Lamia’s parents are dead—so the burden falls upon her aging grandmother to help procure ingredients for this absurd yet devastating assignment. Barely eking out an existence in their thatched reed hut within the scenic but hardscrabble Mesopotamian Marshes, Lamia and her grandmother gather family heirlooms and embark on a journey to Baghdad. There, perhaps, they can find the luxuries of eggs, sugar, and flour that elude the everyday denizens of sanctions-afflicted Iraq.
When Lamia discovers her grandmother intends to have another family raise her instead of helping her actually make a cake, she runs off to complete the assignment herself, enlisting the help of her classmate Saeed—who has a complementary mission to procure fruit for Saddam’s birthday. The two stumble around Baghdad in a series of tragicomic attempts to procure cake ingredients by any means necessary. Despite the two protagonists’ chemistry and initial aplomb, the indignities of postwar Iraq begin to erode their innocence—one scammer, scoundrel, and sexual deviant at a time.
Yet, The President’s Cake never plunges into the emotional devastation of, say, the Kurdish film Turtles Can Fly, which tells a story of children in Iraqi Kurdistan around the same time period. Much credit goes to Baneen Ahmad Nayyef and Sajad Mohamad Qasem, the non-professional child actors who play Lamia and Saeed respectively. The pair demonstrate remarkable range, somehow managing to balance youthful effervescence with muted disappointment especially through body language and facial expressions—with the film’s final shot as perhaps the most standout example.

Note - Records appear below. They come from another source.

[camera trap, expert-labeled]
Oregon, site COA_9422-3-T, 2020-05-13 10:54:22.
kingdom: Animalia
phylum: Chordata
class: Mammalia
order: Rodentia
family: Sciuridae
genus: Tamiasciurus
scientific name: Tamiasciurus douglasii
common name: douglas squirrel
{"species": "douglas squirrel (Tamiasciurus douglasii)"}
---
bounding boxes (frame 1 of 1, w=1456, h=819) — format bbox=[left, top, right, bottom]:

Even when all seems lost and their innocence washed away, Lamia and Saeed can still look into each other’s eyes and share in both the joys and agonies of existence.

All this is especially remarkable given contemporary Iraq’s relative lack of a filmmaking ecosystem. Director Hasan Hadi has shared in interviews how he had to assemble an entirely non-professional cast given Iraq has no regular pipeline of actors, for instance. In fact, this is probably the only movie from federal Iraq in the last few decades to attain wide global distribution, and almost certainly the only one to touch upon the 1990s from the viewpoint of southern Iraq’s predominantly Shia communities, as opposed to the Kurdish perspectives that films like Turtles Can Fly and Kilometer Zero—both of which have thematic and visual similarities with The President’s Cake—have shared with international filmwatchers.

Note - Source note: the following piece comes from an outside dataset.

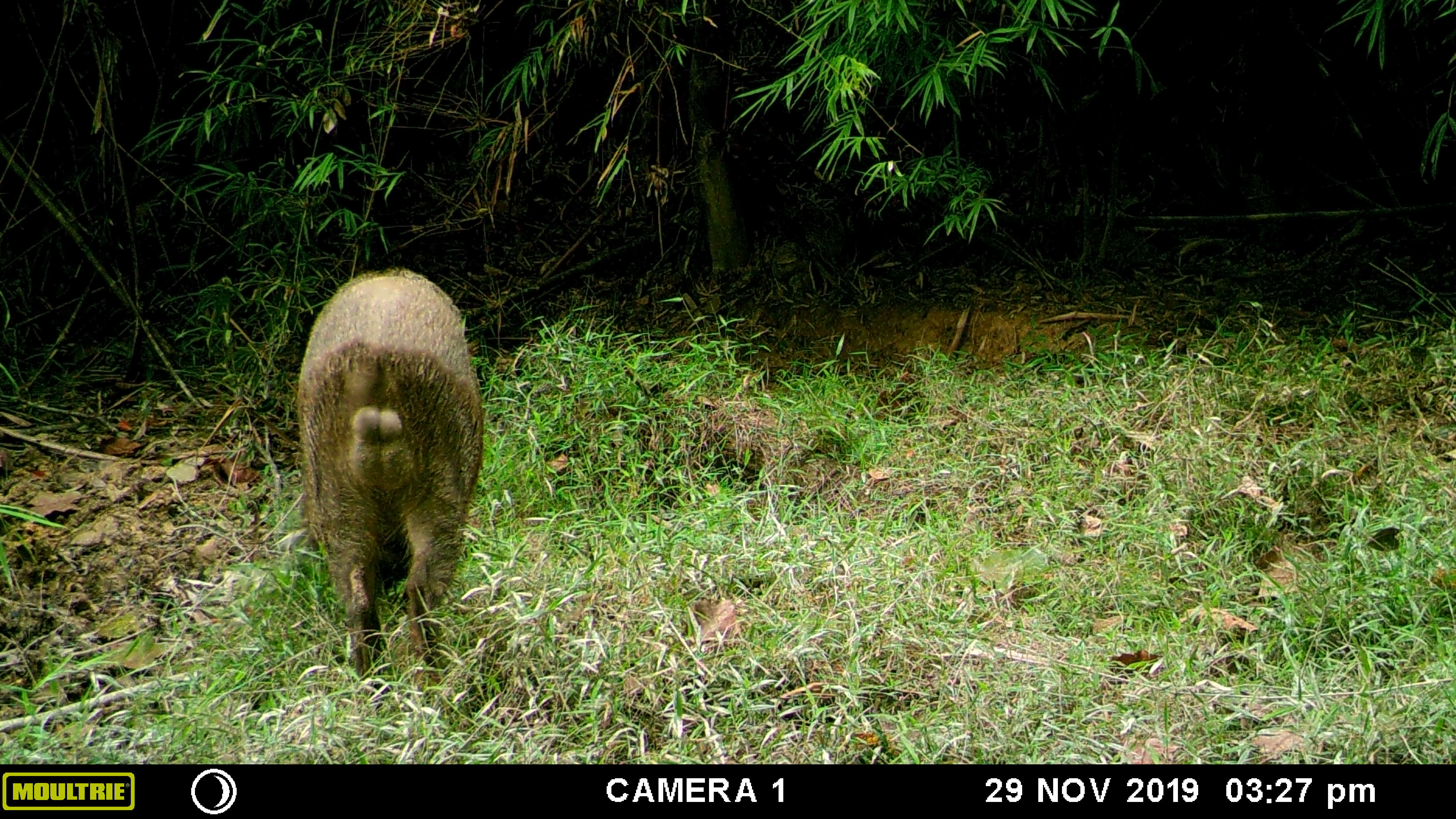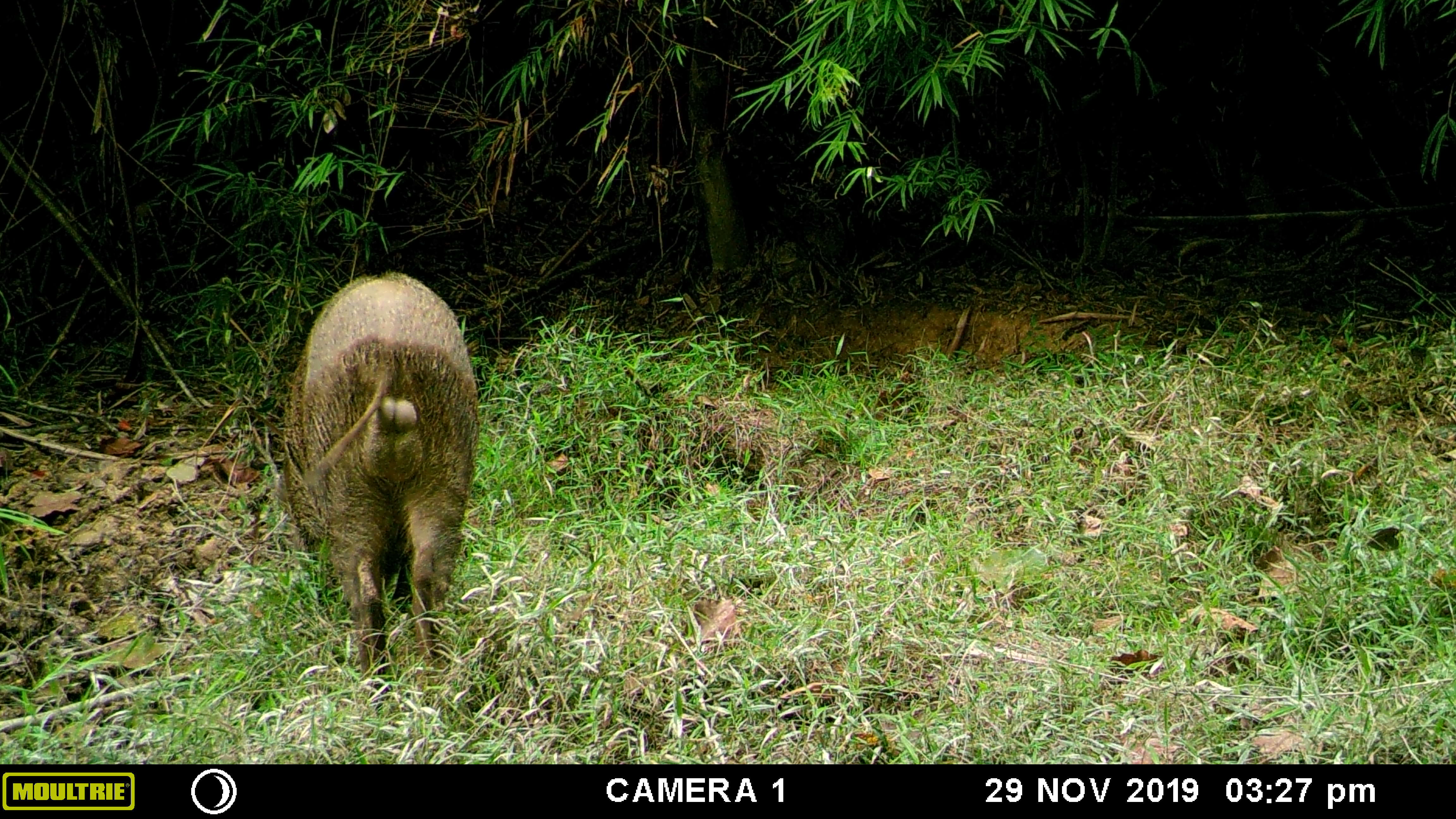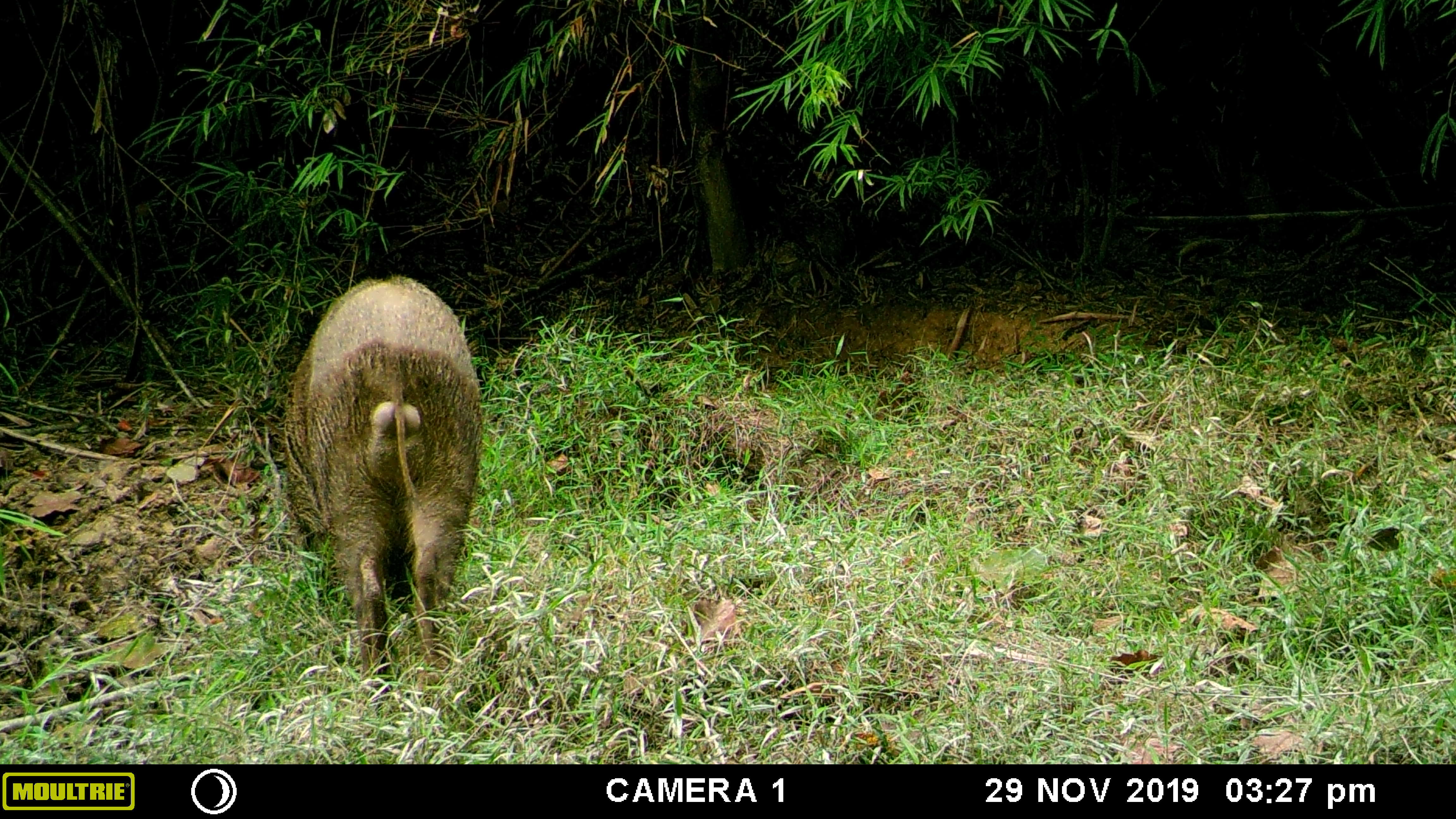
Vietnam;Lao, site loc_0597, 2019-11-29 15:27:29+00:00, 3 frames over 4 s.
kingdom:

The choice to center The President’s Cake in southern Iraq also proves creatively fruitful. Orange-blue twilight shots of the Mesopotamian Marshes that Lamia and Saeed hail from represent a splendid look at one of the world’s most picturesque regions, one that has featured in Western documentaries and photography collections but never an Iraqi film. The Ziggurat of Ur also provides the backdrop to one of the most visually resplendent framings of a military checkpoint in recent cinematic history, and the film’s shots of Baghdad’s bridges, alleyways, and rooftops come straight out of a tourism advertisement. If there is one flaw to The President’s Cake though, it’s the uneven pacing of Lamia and Saeed’s trials and tribulations in Baghdad, which do not escalate in a linear way and contain a couple of somewhat duplicative plot elements. t
Nevertheless, The President’s Cake represents a triumph of Iraqi cinema. Like its protagonists, the film demonstrates a resourcefulness amidst constraints that yields beautiful dividends. Especially as history repeats itself yet again in Iran, Gaza, and beyond, The President’s Cake remains a timely reminder of the innocence crushed beneath fragile, incomplete peace.
• • •
The President’s Cake (Arabic: مملكة القصب)—Iraq. Iraqi Arabic. Directed by Hasan Hadi. First released May 16, 2025. Running time 1hr 45min. Starring Baneen Ahmad Nayyef, Sajad Mohamad Qasem, Waheed Thabet Khreibat, Rahim AlHaj.